Eric and Paige exchanged looks.
"So you and Peter have been taking care of all these kids by yourselves?' Eric asked.
"We ain't babies," one of the boys snapped. He was about eleven.
"We do our share," one of the girls, ten, added.
There was some muttered approval among the others.
"All rights, that's enough," Wendy scolded gently. "Let's wash those grimy little paws and get ready for lunch. I haven't been slaving over a hot fire all day for nothing, right?"
The kids scattered to behind the house.
"Got a pump back there," Wendy explained. "Whoever was here before rigged it up. We get all the water we need. I guess that's why we never left. Here at least we can eat and drink."
Eric nodded, looked around. "And you're pretty isolated, too. Ever bothered by strangers?"
"Up here?" She laughed. "Nope. Oh, once some couple and their kid wandered by, wanted to stay and take over from me and Pete. But the kids voted them down and they moved on. Thing is-" she grinned-"their kid wanted to stay with us. They dragged him away crying and screaming."
"Sounds like you've made quite a home here," Eric said.
"We have. Better than some these kids came from. Sure, sometimes we miss our folks, and we've had a few runaways go off looking for their parents. But mostly we just take care of each other." She looked at her watch. "I gotta get back to the cooking now. You wanna come in and look around, fine." She turned and walked back into the house, leaving the door open for Paige and Eric to follow.
"Jesus," Paige said.
"Yeah," Eric said.
They walked into the house.
The inside was consciously rustic. Lots of clumpy wooden furniture and rough wood walls. Even the ceiling was bare beams. Walking into this house gave Eric a funny feeling. Everything was so neat and normal looking, he could almost forget there had been a disaster.
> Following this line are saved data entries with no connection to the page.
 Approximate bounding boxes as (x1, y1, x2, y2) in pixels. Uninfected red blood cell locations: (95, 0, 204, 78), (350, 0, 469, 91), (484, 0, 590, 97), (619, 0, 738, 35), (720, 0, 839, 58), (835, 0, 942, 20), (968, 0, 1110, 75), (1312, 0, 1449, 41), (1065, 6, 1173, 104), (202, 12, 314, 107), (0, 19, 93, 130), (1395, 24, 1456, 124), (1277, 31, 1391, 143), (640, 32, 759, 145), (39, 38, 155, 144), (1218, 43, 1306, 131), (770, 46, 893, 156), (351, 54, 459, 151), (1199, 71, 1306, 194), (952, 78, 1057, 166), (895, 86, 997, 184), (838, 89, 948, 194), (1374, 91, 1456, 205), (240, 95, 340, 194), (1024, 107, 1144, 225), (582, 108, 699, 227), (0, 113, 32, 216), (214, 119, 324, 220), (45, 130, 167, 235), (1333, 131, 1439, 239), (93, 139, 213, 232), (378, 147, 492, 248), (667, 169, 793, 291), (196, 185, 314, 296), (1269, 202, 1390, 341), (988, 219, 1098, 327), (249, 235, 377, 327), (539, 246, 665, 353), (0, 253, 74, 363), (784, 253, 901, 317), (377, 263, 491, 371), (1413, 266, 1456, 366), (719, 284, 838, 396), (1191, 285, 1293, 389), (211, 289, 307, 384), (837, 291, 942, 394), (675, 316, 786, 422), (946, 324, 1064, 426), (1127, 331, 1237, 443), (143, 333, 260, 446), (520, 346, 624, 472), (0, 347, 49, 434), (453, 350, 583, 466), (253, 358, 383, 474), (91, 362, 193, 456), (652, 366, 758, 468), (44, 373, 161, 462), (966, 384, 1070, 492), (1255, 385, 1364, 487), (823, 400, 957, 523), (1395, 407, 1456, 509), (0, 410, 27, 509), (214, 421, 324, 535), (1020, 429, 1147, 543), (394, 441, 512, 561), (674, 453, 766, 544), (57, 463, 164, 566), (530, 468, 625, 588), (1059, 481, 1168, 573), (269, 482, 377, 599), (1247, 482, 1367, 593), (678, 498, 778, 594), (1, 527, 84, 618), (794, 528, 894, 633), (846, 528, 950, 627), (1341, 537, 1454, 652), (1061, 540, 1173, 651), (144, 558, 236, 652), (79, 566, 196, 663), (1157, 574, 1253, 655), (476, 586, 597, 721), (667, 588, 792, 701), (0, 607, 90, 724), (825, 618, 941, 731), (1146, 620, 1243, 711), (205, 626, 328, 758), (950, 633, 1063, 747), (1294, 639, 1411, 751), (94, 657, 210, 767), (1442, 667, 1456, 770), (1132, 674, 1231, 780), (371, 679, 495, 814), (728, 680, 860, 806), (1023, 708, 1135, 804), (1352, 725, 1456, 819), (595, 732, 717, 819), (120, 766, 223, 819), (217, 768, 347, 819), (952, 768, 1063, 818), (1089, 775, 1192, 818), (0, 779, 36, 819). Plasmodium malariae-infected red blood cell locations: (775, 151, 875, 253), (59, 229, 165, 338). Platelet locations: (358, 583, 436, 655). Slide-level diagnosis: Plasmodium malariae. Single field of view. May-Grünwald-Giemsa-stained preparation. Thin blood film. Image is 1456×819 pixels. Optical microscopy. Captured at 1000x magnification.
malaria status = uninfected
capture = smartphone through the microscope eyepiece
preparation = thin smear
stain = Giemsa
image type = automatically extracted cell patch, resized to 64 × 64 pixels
Wendy strolled straight through the living room and dining room out into the kitchen. A little girl with pigtails peeked around the corner at Eric and Paige. She hugged a doll made out of a stuffed sock and button eyes.
"Hi," Eric said.
She smiled, hugged the doll closer.
"What's your name?"
"Sarah," she mumbled into her sock doll.
"What's his name?" Eric pointed at the doll.
"I dunno."
"Come on."
"Rupert, I guess."
Paige was rummaging through the drawers of the oak desk in the corner by the old TV console. The TV screen was dust-free and the rusty rabbit ears still formed a neat V, even though there was no electricity, no TV stations broadcasting. She struggled with one drawer, finally forcing it open. Like the rest of the drawers, it was stuffed with papers. "Hey, Eric, how about giving me a hand here, huh? Play Mr. Charm later."
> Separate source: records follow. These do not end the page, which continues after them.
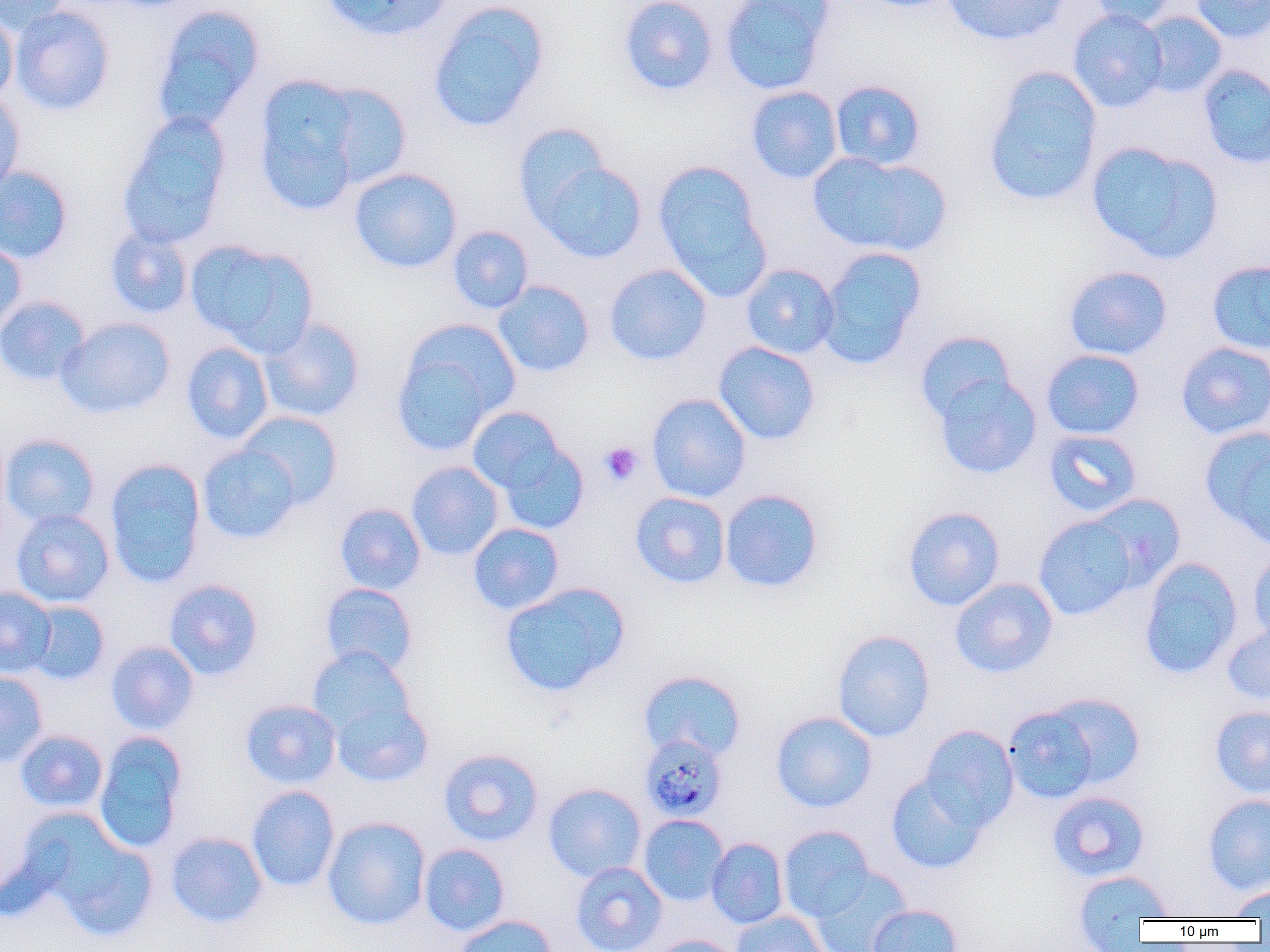
Summary:
  - Coordinate format: approximate bounding boxes as [x1, y1, x2, y2] in pixels
  - Uninfected red blood cell locations: [0, 0, 73, 36], [319, 0, 453, 41], [618, 0, 718, 96], [720, 0, 836, 95], [859, 0, 959, 12], [940, 0, 1071, 47], [1086, 0, 1183, 28], [1190, 0, 1269, 44], [426, 1, 550, 133], [150, 4, 266, 133], [10, 5, 116, 115], [1068, 8, 1169, 113], [0, 10, 18, 105], [1137, 11, 1228, 98], [1198, 65, 1270, 169], [982, 67, 1103, 208], [253, 73, 379, 215], [830, 80, 926, 170], [314, 82, 412, 190], [745, 85, 843, 184], [0, 91, 25, 199], [117, 111, 232, 250], [511, 121, 615, 228], [1086, 141, 1222, 264], [807, 152, 952, 258], [532, 157, 647, 264], [653, 161, 771, 298], [0, 165, 73, 264], [348, 167, 463, 273], [447, 225, 533, 314], [104, 227, 194, 319], [0, 237, 28, 334], [185, 238, 318, 355], [817, 247, 927, 369], [1206, 259, 1270, 354], [741, 263, 840, 359], [604, 264, 712, 366], [1063, 265, 1173, 361], [492, 280, 595, 378], [0, 295, 91, 387], [56, 317, 175, 419], [259, 317, 366, 422], [391, 323, 515, 455], [914, 330, 1016, 424], [180, 341, 273, 444], [713, 341, 820, 445], [1175, 341, 1270, 440], [1041, 349, 1145, 439], [933, 372, 1042, 479], [646, 393, 751, 502], [467, 406, 576, 514], [238, 411, 343, 509], [1200, 426, 1270, 546], [0, 429, 10, 534], [1043, 429, 1142, 518], [1, 433, 101, 528], [197, 444, 302, 544], [104, 457, 207, 587], [406, 461, 505, 560], [719, 488, 824, 593], [630, 491, 731, 589], [1086, 493, 1185, 590], [334, 502, 426, 595], [902, 505, 1005, 611], [10, 509, 114, 607], [1033, 514, 1140, 621], [468, 522, 565, 615], [1247, 548, 1270, 645], [1138, 557, 1243, 680], [163, 578, 264, 680], [949, 578, 1058, 678], [499, 582, 629, 698], [319, 583, 418, 676], [0, 586, 57, 677], [25, 600, 110, 685], [1222, 621, 1270, 707], [832, 629, 936, 742], [105, 640, 200, 735], [306, 646, 416, 743], [637, 669, 747, 762], [0, 671, 49, 767], [1043, 692, 1147, 789], [328, 696, 433, 787], [239, 698, 341, 789], [1209, 705, 1270, 798], [1003, 706, 1101, 803], [771, 710, 877, 812], [920, 724, 1019, 830], [14, 729, 108, 813], [93, 731, 189, 853], [438, 748, 544, 847], [885, 772, 989, 874], [543, 782, 647, 883], [246, 785, 340, 892], [1046, 791, 1151, 882], [1202, 793, 1270, 894], [638, 814, 729, 906], [29, 815, 159, 943], [322, 816, 431, 930], [777, 825, 875, 921], [165, 831, 268, 929], [706, 837, 788, 928], [419, 843, 510, 936], [570, 861, 668, 952], [810, 868, 913, 952], [1072, 869, 1174, 942], [1228, 885, 1270, 920], [866, 904, 963, 952], [730, 910, 829, 952], [451, 914, 558, 952], [650, 935, 745, 952]
  - Platelet locations: [599, 442, 643, 486]
  - Plasmodium malariae-infected red blood cell locations: [641, 737, 723, 815]
  - Slide-level diagnosis: Plasmodium malariae
  - Image size: 1270×952 pixels
  - Magnification: 1000x
  - Modality: light microscopy
  - Preparation: thin blood smear
  - Field of view: one of a larger specimen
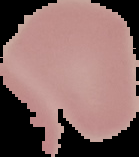
From a thin blood smear. Malaria status: uninfected. Image is 139×157 pixels. Segmented cell region on a black background.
Assess this cell for malaria.
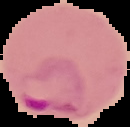
Parasitized.

Summary:
  - Image size: 130×127 pixels
  - Preparation: thin blood film
  - Image type: cell region segmented out of the field of view; surrounding area masked to black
Name the blood parasite species.
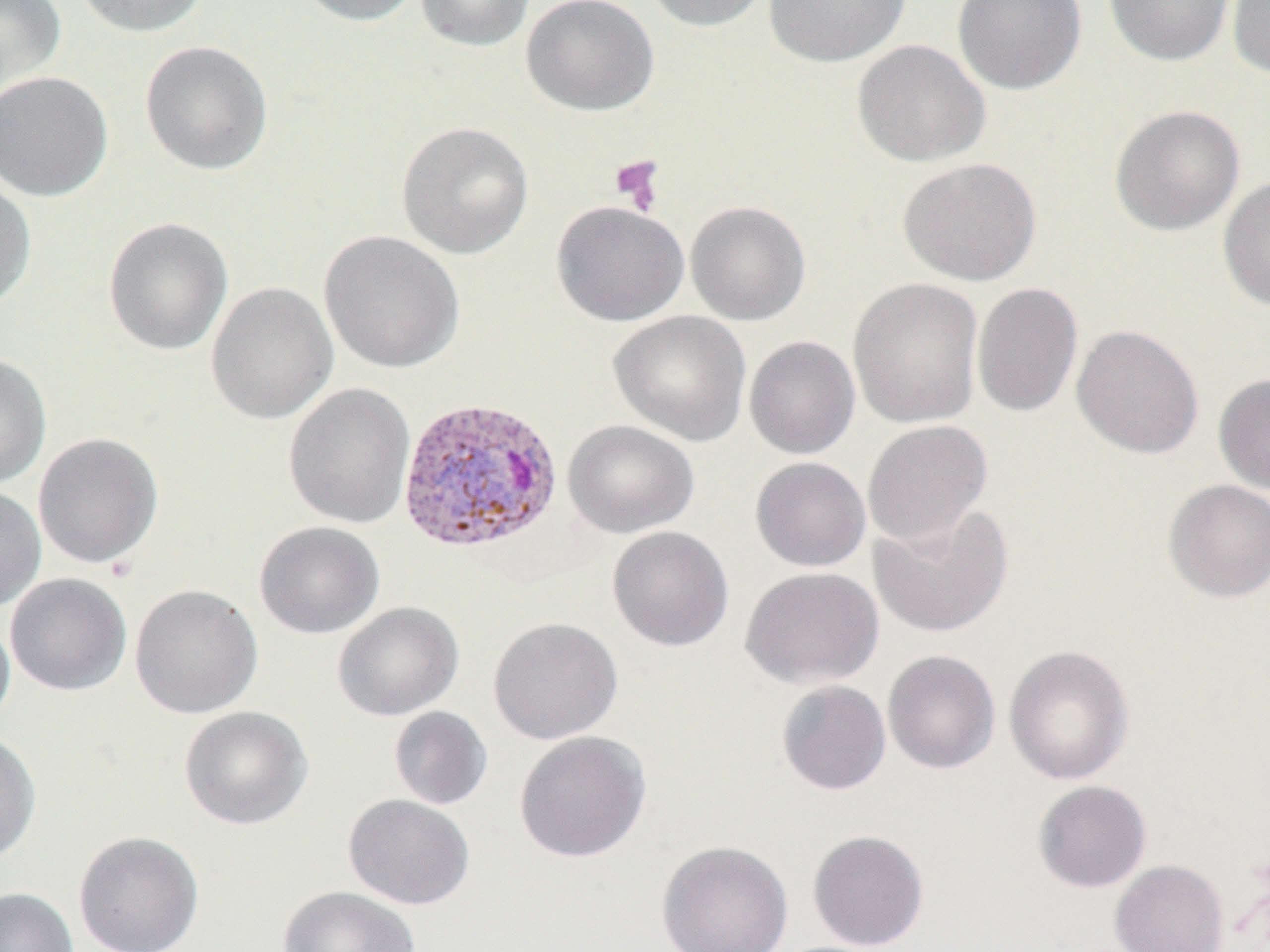
Plasmodium vivax.

Approximate bounding boxes as named x1/y1/x2/y2 corners in pixels. Plasmodium vivax-infected red blood cell locations: (x1=397, y1=396, x2=563, y2=553). Platelet locations: (x1=609, y1=155, x2=666, y2=214). Uninfected red blood cell locations: (x1=0, y1=0, x2=66, y2=95), (x1=71, y1=0, x2=211, y2=38), (x1=291, y1=0, x2=425, y2=26), (x1=415, y1=0, x2=535, y2=52), (x1=522, y1=0, x2=659, y2=115), (x1=642, y1=0, x2=772, y2=32), (x1=763, y1=0, x2=912, y2=68), (x1=952, y1=0, x2=1086, y2=94), (x1=1103, y1=0, x2=1235, y2=66), (x1=1227, y1=0, x2=1270, y2=79), (x1=851, y1=39, x2=991, y2=167), (x1=139, y1=40, x2=273, y2=175), (x1=0, y1=71, x2=113, y2=202), (x1=1110, y1=104, x2=1245, y2=236), (x1=396, y1=121, x2=534, y2=259), (x1=897, y1=157, x2=1041, y2=286), (x1=0, y1=173, x2=37, y2=313), (x1=1218, y1=175, x2=1270, y2=312), (x1=551, y1=200, x2=690, y2=327), (x1=685, y1=201, x2=811, y2=326), (x1=103, y1=217, x2=233, y2=356), (x1=319, y1=230, x2=465, y2=374), (x1=847, y1=277, x2=985, y2=429), (x1=205, y1=282, x2=338, y2=425), (x1=972, y1=282, x2=1083, y2=418), (x1=608, y1=310, x2=752, y2=446), (x1=1071, y1=325, x2=1204, y2=459), (x1=744, y1=335, x2=860, y2=459), (x1=0, y1=353, x2=51, y2=489), (x1=1213, y1=373, x2=1270, y2=494), (x1=283, y1=382, x2=416, y2=529), (x1=563, y1=420, x2=698, y2=538), (x1=862, y1=420, x2=992, y2=547), (x1=32, y1=433, x2=164, y2=569), (x1=750, y1=457, x2=871, y2=571), (x1=1162, y1=479, x2=1270, y2=602), (x1=0, y1=484, x2=46, y2=613), (x1=869, y1=504, x2=1014, y2=638), (x1=255, y1=521, x2=384, y2=639), (x1=607, y1=526, x2=734, y2=651), (x1=740, y1=566, x2=884, y2=689), (x1=4, y1=573, x2=132, y2=696), (x1=129, y1=584, x2=263, y2=718), (x1=333, y1=602, x2=464, y2=721), (x1=0, y1=611, x2=15, y2=729), (x1=488, y1=616, x2=623, y2=744), (x1=1003, y1=644, x2=1135, y2=785), (x1=882, y1=649, x2=1001, y2=774), (x1=776, y1=680, x2=892, y2=795), (x1=178, y1=706, x2=313, y2=830), (x1=389, y1=706, x2=492, y2=810), (x1=514, y1=730, x2=650, y2=862), (x1=0, y1=732, x2=42, y2=864), (x1=1032, y1=780, x2=1152, y2=893), (x1=343, y1=794, x2=475, y2=909), (x1=807, y1=829, x2=929, y2=951), (x1=73, y1=830, x2=204, y2=952), (x1=656, y1=840, x2=794, y2=951), (x1=1109, y1=859, x2=1229, y2=952), (x1=277, y1=885, x2=421, y2=952), (x1=0, y1=887, x2=79, y2=952). Image is 1270×952 pixels. Optical microscopy. 1000x magnification. Single field of view. Thin blood film. May-Grünwald-Giemsa-stained preparation.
Sarah frowned at Eric. "Is she your mother?'
Eric laughed.
Paige shook her head disgustedly. "Kids."
Eric winked at Sarah and she giggled and ran into the kitchen. He walked over to Paige and started pulling wads of folded paper from the drawers.
"Wendy must've just shoved everything that Dad had lying on the desk into these drawers. Christ, she may be even a bigger neat freak than I am."